Créée il y a deux ans, cette formation marche de mieux en mieux. Pourtant, comme il le note : « En France, c'est encore assez mal vu. C'est comme si on avait quelque chose à se reprocher ».
Encore une fois, mon propos n'est pas de débattre du nombre, des conditions ou de la nécessité de réformer la garde à vue, car je laisse aux spécialistes le soin de le faire (je recommande l'interview de Maître Eolas sur le sujet - Le Monde du 16 février 2010, ainsi que la visite de son blog), mais d'attirer votre attention sur un phénomène nouveau qui me choque profondément au niveau éthique : à savoir que les dirigeants d'entreprise n'hésitent pas à prélever sur le budget de la formation continue de l'entreprise pour se « former » à la garde à vue .
Qu'ils le fassent sur leur deniers personnels, je n'ai rien à redire, mais utiliser le budget de formation de l'entreprise, qui n'est pas un budget extensible et qui répond à des exigences légales et réglementaires, me choque profondément.
Bien que cette utilisation ne soit a priori pas illégale, le budget de formation doit à mon sens être utilisé dans l'intérêt général de l'entreprise et non pour « préparer » les cadres dirigeants à une éventuelle garde à vue...
Voici le programme de formation proposé par Parthénia...
Coût : aux alentours de 800 euros pour une journée de « formation » en groupe (les coûts sont bien évidemment plus élevés pour une formation intra muros, dans l'entreprise).
- Préparer de façon pragmatique les membres du client à vivre cette situation inhabituelle (déroulement de la garde à vue, conduite à tenir, réactions à éviter, pratiques et usages de ses interlocuteurs etc.).
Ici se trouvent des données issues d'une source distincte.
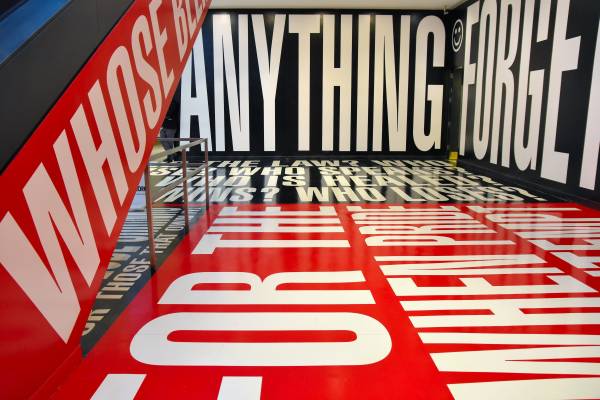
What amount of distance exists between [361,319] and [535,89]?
5.11 m

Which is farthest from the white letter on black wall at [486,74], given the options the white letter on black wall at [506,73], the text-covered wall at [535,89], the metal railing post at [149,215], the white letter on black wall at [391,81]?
the metal railing post at [149,215]

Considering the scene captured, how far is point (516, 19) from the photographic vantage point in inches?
260

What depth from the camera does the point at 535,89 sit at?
19.9 feet

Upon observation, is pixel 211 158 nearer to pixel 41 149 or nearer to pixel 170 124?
pixel 170 124

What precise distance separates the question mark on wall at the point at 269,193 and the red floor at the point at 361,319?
1421 mm

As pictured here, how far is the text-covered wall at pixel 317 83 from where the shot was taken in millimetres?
9266

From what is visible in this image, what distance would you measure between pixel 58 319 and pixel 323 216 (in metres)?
3.14

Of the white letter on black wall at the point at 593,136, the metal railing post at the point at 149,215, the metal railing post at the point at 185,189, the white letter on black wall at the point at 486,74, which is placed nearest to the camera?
the metal railing post at the point at 149,215

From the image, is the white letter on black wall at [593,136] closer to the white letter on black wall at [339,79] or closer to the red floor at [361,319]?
the red floor at [361,319]

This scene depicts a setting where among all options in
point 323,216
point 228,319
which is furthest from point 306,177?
point 228,319

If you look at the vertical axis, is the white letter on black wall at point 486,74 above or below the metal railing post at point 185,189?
above

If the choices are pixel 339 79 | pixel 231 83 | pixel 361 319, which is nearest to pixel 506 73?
pixel 339 79

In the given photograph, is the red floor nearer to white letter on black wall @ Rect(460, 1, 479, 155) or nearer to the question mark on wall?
the question mark on wall

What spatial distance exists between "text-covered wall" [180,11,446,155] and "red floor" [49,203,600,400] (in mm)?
5811
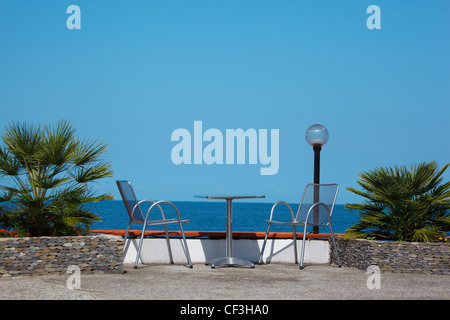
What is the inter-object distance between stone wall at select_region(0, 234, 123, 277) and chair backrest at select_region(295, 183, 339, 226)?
222 cm

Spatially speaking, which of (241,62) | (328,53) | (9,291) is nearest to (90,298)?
(9,291)

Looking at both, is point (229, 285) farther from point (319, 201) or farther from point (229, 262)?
point (319, 201)

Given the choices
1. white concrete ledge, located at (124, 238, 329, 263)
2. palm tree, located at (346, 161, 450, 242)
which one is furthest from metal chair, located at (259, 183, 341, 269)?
palm tree, located at (346, 161, 450, 242)

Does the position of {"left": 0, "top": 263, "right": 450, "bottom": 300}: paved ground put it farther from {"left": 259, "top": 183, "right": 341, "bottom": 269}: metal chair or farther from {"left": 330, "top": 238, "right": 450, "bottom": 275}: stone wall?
{"left": 259, "top": 183, "right": 341, "bottom": 269}: metal chair

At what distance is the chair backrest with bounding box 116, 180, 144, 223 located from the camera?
5.41m

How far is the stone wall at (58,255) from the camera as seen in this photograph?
482cm

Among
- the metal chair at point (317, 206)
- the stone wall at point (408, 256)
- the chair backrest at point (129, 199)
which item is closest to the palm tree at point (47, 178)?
the chair backrest at point (129, 199)

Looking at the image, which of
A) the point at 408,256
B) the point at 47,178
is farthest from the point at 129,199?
the point at 408,256

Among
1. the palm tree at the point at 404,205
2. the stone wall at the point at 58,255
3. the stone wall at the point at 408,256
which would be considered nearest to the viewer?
the stone wall at the point at 58,255

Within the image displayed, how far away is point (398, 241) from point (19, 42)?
3685cm

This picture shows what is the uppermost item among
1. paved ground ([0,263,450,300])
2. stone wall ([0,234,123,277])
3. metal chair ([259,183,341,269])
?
metal chair ([259,183,341,269])

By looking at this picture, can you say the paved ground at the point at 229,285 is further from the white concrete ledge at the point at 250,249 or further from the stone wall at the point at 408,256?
the white concrete ledge at the point at 250,249

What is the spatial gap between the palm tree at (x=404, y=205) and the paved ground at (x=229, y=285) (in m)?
0.60
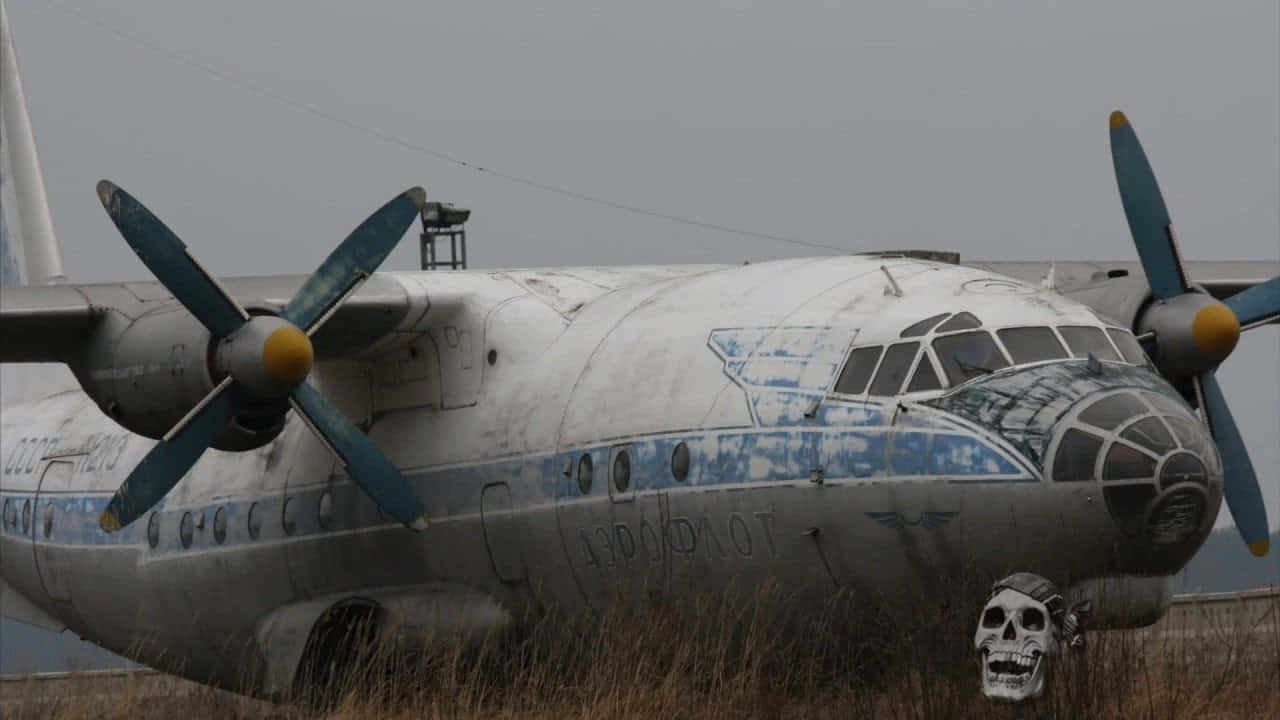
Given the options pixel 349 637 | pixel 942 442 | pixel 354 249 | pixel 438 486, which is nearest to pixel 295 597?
pixel 349 637

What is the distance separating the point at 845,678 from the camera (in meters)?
12.3

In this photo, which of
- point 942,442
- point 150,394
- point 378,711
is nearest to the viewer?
point 942,442

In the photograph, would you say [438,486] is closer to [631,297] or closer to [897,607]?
[631,297]

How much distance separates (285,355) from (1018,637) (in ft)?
20.2

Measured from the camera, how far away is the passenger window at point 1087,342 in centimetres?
1223

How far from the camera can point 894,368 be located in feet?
40.2

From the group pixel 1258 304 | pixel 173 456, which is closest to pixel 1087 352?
pixel 1258 304

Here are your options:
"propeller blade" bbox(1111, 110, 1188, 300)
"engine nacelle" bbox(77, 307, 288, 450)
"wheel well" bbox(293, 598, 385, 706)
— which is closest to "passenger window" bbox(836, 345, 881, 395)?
"propeller blade" bbox(1111, 110, 1188, 300)

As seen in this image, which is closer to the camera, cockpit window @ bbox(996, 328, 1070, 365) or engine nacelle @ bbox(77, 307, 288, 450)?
cockpit window @ bbox(996, 328, 1070, 365)

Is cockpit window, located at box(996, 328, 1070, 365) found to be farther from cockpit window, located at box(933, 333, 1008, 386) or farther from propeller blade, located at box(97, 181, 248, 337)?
propeller blade, located at box(97, 181, 248, 337)

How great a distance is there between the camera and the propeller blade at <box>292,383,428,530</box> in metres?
14.9

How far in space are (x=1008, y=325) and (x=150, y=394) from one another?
260 inches

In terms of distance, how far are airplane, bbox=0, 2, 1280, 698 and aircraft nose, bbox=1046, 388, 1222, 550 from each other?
2cm

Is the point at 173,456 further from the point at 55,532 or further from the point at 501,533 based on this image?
the point at 55,532
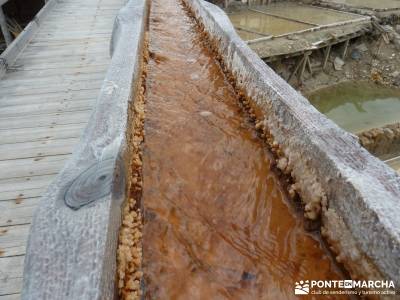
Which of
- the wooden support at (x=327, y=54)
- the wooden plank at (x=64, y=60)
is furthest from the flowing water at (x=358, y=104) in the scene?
the wooden plank at (x=64, y=60)

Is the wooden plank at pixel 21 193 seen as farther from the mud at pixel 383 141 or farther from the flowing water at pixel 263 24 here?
the flowing water at pixel 263 24

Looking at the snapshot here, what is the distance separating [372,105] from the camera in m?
13.3

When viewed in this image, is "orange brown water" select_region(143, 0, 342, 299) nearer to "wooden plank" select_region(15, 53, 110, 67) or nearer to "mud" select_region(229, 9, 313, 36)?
"wooden plank" select_region(15, 53, 110, 67)

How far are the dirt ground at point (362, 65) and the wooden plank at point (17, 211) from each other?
42.7ft

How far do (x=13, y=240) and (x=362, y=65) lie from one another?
16.4m

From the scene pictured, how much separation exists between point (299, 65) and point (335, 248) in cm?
1251

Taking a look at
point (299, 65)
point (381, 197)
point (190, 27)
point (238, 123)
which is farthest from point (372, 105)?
point (381, 197)

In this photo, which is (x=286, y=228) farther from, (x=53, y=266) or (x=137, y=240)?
(x=53, y=266)

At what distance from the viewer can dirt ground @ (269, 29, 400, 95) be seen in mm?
13812

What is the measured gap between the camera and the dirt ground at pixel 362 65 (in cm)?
1381

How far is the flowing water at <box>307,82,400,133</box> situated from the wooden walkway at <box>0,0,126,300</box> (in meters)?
10.1

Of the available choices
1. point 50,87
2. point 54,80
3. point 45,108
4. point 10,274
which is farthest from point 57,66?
point 10,274

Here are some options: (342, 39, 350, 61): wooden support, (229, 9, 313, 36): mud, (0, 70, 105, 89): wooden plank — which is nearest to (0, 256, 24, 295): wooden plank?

- L’informer de ses droits et du déroulement de la procédure, afin de diminuer l’appréhension et le stress induits par ce type d’épreuve.
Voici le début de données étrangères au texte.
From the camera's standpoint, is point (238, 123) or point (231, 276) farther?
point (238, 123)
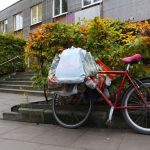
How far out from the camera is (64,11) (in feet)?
69.9

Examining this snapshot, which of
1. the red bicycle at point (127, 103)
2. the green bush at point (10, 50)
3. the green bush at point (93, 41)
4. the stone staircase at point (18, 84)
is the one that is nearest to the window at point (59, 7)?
the green bush at point (10, 50)

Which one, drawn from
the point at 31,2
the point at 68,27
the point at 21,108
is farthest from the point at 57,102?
the point at 31,2

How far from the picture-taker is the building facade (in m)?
15.1

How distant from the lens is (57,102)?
6.22 metres

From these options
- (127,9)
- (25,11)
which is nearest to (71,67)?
(127,9)

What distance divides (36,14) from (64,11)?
4870mm

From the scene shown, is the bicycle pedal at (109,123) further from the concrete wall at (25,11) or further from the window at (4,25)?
the window at (4,25)

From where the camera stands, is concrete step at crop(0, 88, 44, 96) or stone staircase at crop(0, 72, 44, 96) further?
stone staircase at crop(0, 72, 44, 96)

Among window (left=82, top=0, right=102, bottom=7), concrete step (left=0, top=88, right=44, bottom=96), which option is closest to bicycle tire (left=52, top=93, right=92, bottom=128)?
concrete step (left=0, top=88, right=44, bottom=96)

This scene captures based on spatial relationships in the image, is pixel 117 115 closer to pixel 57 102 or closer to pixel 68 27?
pixel 57 102

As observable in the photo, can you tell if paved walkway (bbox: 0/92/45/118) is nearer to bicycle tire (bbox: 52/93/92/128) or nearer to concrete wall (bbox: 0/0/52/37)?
bicycle tire (bbox: 52/93/92/128)

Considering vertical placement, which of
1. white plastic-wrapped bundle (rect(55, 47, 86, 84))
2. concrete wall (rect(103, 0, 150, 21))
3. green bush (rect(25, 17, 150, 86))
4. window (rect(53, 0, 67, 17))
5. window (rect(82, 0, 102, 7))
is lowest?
white plastic-wrapped bundle (rect(55, 47, 86, 84))

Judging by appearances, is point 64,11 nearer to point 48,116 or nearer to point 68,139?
point 48,116

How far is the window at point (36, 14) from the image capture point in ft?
81.5
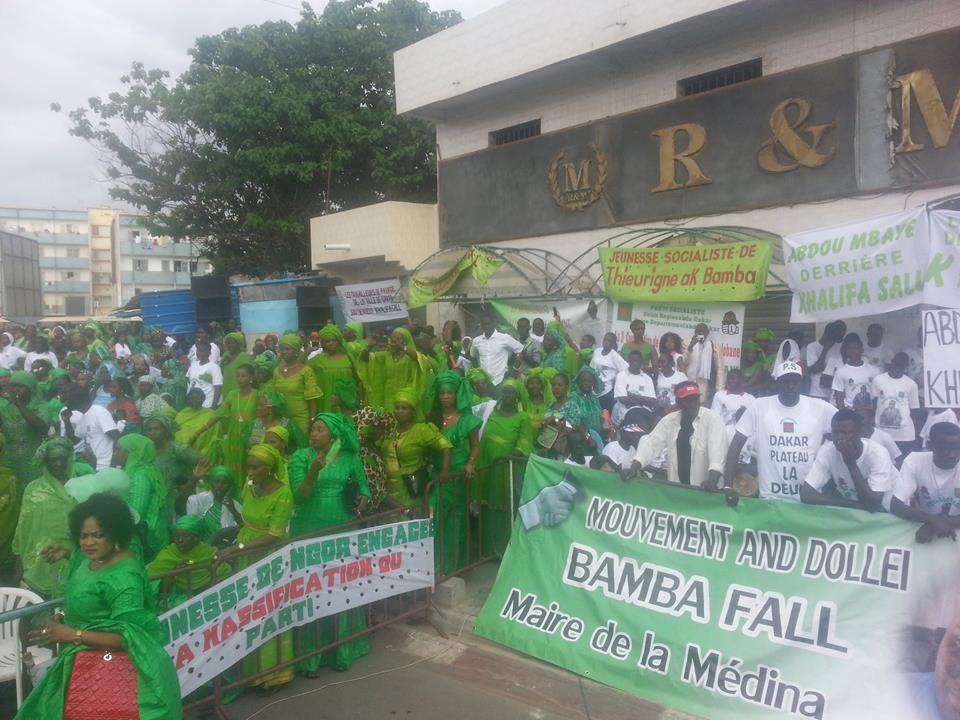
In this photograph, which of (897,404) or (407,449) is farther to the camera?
(897,404)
- L’armer psychologiquement pour contrer les réactions psychologiques contre-productives, être le plus efficace et en contrôle possible, être résilient.
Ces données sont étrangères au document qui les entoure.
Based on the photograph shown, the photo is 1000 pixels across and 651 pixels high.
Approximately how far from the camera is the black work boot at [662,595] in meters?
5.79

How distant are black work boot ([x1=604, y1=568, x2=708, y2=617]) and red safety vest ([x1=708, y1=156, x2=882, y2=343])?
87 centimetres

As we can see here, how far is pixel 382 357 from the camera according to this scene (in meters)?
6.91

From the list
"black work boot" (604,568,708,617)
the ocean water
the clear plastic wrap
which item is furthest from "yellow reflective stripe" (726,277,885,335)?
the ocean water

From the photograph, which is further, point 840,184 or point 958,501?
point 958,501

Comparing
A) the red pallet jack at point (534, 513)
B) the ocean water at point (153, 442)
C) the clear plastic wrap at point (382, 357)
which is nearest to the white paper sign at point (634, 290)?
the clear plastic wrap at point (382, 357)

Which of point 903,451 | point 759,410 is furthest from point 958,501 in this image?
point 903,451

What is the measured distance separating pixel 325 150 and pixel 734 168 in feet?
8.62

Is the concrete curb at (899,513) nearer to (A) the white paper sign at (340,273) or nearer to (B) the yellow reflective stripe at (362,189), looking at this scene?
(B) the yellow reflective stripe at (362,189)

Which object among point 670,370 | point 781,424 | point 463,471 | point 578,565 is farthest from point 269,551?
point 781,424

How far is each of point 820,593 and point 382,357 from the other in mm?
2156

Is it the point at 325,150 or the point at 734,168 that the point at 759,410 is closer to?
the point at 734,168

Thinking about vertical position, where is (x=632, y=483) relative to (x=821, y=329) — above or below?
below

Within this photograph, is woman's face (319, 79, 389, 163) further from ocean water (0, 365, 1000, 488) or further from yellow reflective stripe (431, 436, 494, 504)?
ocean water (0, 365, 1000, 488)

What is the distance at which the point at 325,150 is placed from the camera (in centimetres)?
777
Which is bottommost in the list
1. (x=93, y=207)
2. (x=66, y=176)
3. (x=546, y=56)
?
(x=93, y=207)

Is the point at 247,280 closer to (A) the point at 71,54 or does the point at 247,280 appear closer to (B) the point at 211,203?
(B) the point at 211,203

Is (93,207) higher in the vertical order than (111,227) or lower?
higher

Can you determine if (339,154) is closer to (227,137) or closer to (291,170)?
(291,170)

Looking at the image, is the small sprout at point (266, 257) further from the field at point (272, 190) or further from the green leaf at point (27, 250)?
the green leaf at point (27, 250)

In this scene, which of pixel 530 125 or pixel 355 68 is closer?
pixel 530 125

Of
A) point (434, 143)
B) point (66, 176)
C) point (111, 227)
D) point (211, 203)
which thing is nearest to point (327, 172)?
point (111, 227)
Il s’agit d’une action d'adaptation et de développement des compétences et d'acquisition, d'entretien ou de perfectionnement des connaissances (article L 6313-1 à 11 du Code du Travail).
Matin :
1/ Décryptage d'une GAV
- Ça n'arrive pas qu'aux autres.
- La 4ème dimension juridique.
- Le film.
Après-midi :
2/ Maître de soi face à des maîtres du jeu : le triangle des Bermudes psychologique.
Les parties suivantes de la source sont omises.